#### TO DO:
The records below are to be returned exactly as written, minus their pictures.
--------------------
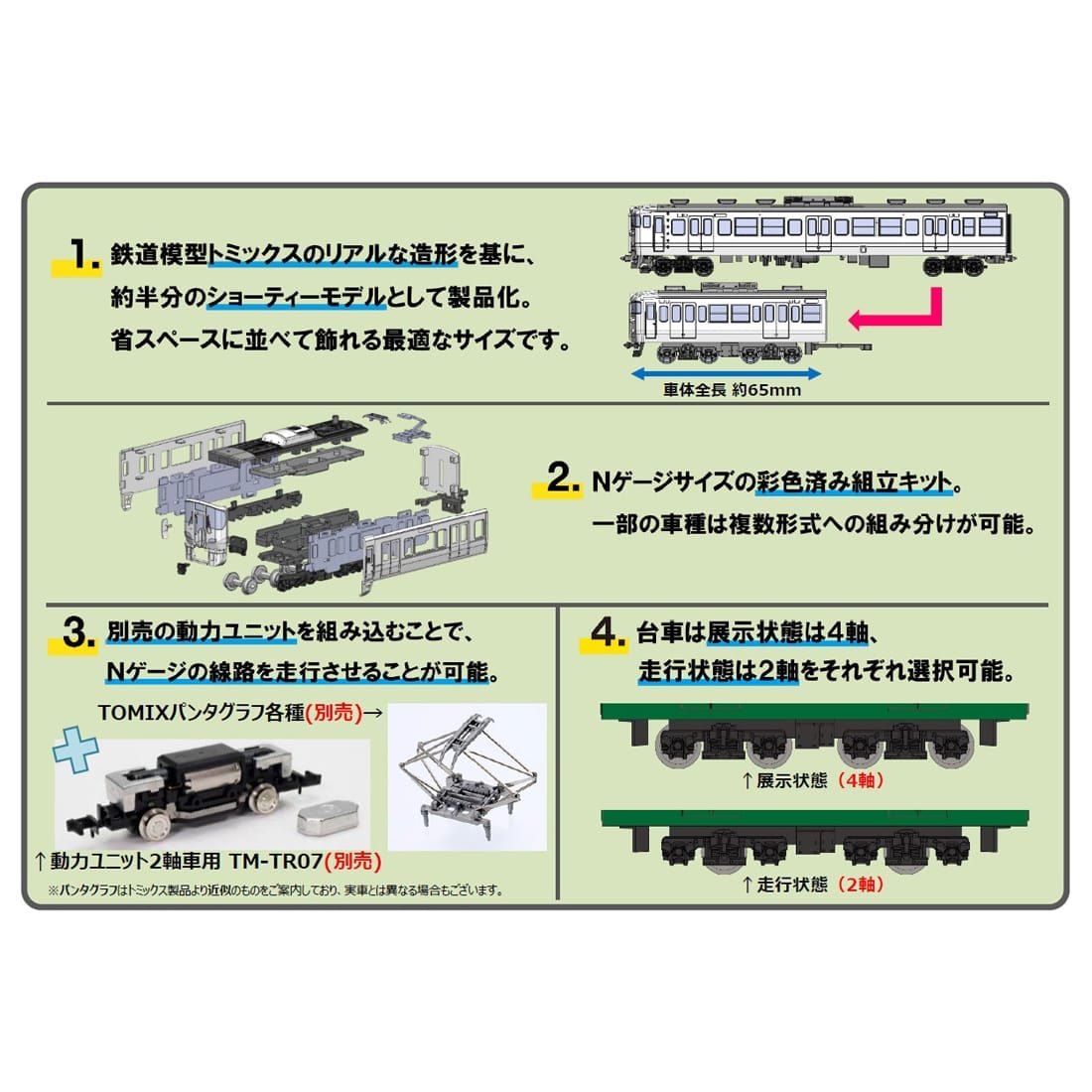 1. 鉄道模型トミックスのリアルな造形を基に、約半分のショーティーモデルとして製品化。省スペースに並べて飾れる最適なサイズです。

車体全長 約65mm

2. Nゲージサイズの彩色済み組立キット。一部の車種は複数形式への組み分けが可能。

3. 別売の動力ユニットを組み込むことで、Nゲージの線路を走行させることが可能。

TOMIXパンタグラフ各種(別売)→

↑動力ユニット2軸車用 TM-TR07(別売)

※パンタグラフはトミックス製品より近似のものをご案内しており、実車とは異なる場合もございます。

4. 台車は展示状態は4軸、走行状態は2軸をそれぞれ選択可能。

↑展示状態（4軸）

↑走行状態（2軸）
--------------------
#### REPLY TO THE EXERCISE:
 1. 鉄道模型トミックスのリアルな造形を基に、約半分のショーティーモデルとして製品化。省スペースに並べて飾れる最適なサイズです。

車体全長 約65mm

2. Nゲージサイズの彩色済み組立キット。一部の車種は複数形式への組み分けが可能。

3. 別売の動力ユニットを組み込むことで、Nゲージの線路を走行させることが可能。

TOMIXパンタグラフ各種(別売)→

↑動力ユニット2軸車用 TM-TR07(別売)

※パンタグラフはトミックス製品より近似のものをご案内しており、実車とは異なる場合もございます。

4. 台車は展示状態は4軸、走行状態は2軸をそれぞれ選択可能。

↑展示状態（4軸）

↑走行状態（2軸）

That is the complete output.